EXCERPTED PASSAGE
BEGIN
You are here: Home / Blog / From Looking Down to Looking Up: How John Cruser Transformed Bloomberg’s Print Operations By Mark M. Fallon

February 17, 2026 By JGC

In an industry where many in-plant operations struggle with outdated workflows and reactive management, John Cruser, Global Manager of Bloomberg Ink Print Operations, has engineered a transformation that’s both practical and profound. His mantra – “stop looking down and start looking up” – captures the essence of his philosophy: freeing production teams from constantly fixing problems so they can focus on strategic planning and customer collaboration. 

When Cruser took the helm of Bloomberg’s print operations, he inherited a familiar challenge that plagues many in-plant facilities. Despite having a management information system in place, his team of 20 to 30 employees was mired in siloed workflows where offset, digital, and wide format departments operated independently. The shipping team was left guessing when work would arrive, and the same projects were often referenced across multiple departments without coordination. “Neither, none of them were really working together on when things were going to get done,” Cruser recalls. 

The breakthrough came through an unlikely tool: Microsoft Power BI. While most MIS systems excel at tracking job counts, Cruser discovered they fall short on production dashboards. Working with a colleague who initially struggled with the platform, something eventually clicked, and she developed a dashboard system that fundamentally changed how Bloomberg’s print operation functions. 

The transformation centers on the daily huddle – a focused 15-minute meeting each morning at 8:30 where representatives from every production group gather. But this isn’t just another status meeting. The Power BI dashboard shows real-time data on active tasks, queue depth by department, and critically, how many jobs need to ship that day and how many hours are required to complete them. “If I have three and a half hours worth of work, I need this by three o’clock,” Cruser explains, illustrating how shipping can now provide specific deadlines rather than vague requests. 

Perhaps most impressive is the impact on lead times. Through this enhanced visibility and coordination, Bloomberg increased lead times from one to two days to three to five days, a 167 percent improvement during their busiest period. This counterintuitive achievement actually reduced stress while improving service quality, giving the team breathing room to do work properly rather than constantly firefighting. 

Cruser’s vision extends beyond dashboards to workflow automation. He distinguishes between high-volume standardized work that should flow automatically through the system and custom jobs requiring human judgment and creativity. “Everything that you do over and over again – that should be an automatic workflow that goes directly back there,” he explains. “But custom jobs are the ones I want people to focus on.” 

Cruser’s approach to system implementation is refreshingly pragmatic. He compares it to buying a house with a functional but imperfect bathroom. You work year after year to make it what you want it to be. Software systems require the same iterative refinement. “It comes in and you set it up, so it works efficiently. But then as it starts working efficiently, you realize it’s not that efficient,” he observes. The key is continuously setting goals and objectives that matter most to the team.
END
INFORMATION PROVIDED
BEGIN
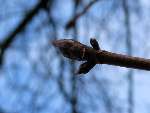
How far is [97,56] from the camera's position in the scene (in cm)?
A: 44

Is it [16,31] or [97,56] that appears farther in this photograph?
[16,31]

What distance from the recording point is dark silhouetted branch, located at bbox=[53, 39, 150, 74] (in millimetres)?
426

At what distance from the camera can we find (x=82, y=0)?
2209mm

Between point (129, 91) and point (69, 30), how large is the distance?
1.69 ft

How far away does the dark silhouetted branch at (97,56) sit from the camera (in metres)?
0.43

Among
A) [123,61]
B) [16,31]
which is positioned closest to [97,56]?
[123,61]

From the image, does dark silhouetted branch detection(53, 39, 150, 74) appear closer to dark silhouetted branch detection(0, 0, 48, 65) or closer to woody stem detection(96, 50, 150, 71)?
woody stem detection(96, 50, 150, 71)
END
TO-DO LIST
(1) What time each morning does the daily huddle in the article on Bloomberg's print operations begin?
(2) List each kind of data that the article on Bloomberg's print operations says the Power BI dashboard shows.
(3) Please pick up the article on Bloomberg's print operations right after its final sentence and keep writing.

THE RESPONSES
(1) 8:30

(2)
- Real-time data on active tasks
- Queue depth by department
- How many jobs need to ship that day
- How many hours are required to complete them

(3)
A strategic organizational shift has amplified Cruser’s impact. Bloomberg recently moved the print operation from the supply chain team under finance to the marketing department, aligning it with its primary customers. This repositioned the team from a cost-center focused on savings to a creative partner. Cruser now works directly with the creative director, participating in discussions at the concept stage rather than discovering impossible requests after decisions are made. “We want to be part of that discussion,” he emphasizes. 

This shift from reactive to proactive engagement represents the full realization of “looking up” rather than “looking down.” Instead of heads-down troubleshooting, Cruser’s team can now sit at the table with customers during planning, offering production expertise that shapes better outcomes. They’ve moved from wondering “where did this job come from?” to helping prevent those surprises entirely. 

During seasonal slowdowns, rather than accepting “we’re all good” status updates, Cruser redirects the team to productive activities: replenishing inventory of corporate notebooks and visitor badges, performing preventive maintenance, and planning improvements. This ensures continuous value creation even when production volume dips. 

John Cruser’s transformation of Bloomberg’s print operations offers a roadmap for in-plant managers facing similar challenges. By leveraging real-time data visualization, implementing focused daily coordination, setting realistic performance expectations, and positioning the operation as a strategic marketing partner rather than a cost center, he’s created an environment where looking up is finally possible. The result is a more efficient, less stressed team that delivers better service while actively shaping the work they produce rather than simply reacting to it. 

Want to learn more about John’s accomplishments? Attend his session at the IPMA Educational Conference in Greenville, SC, June 14 – 18, 2026.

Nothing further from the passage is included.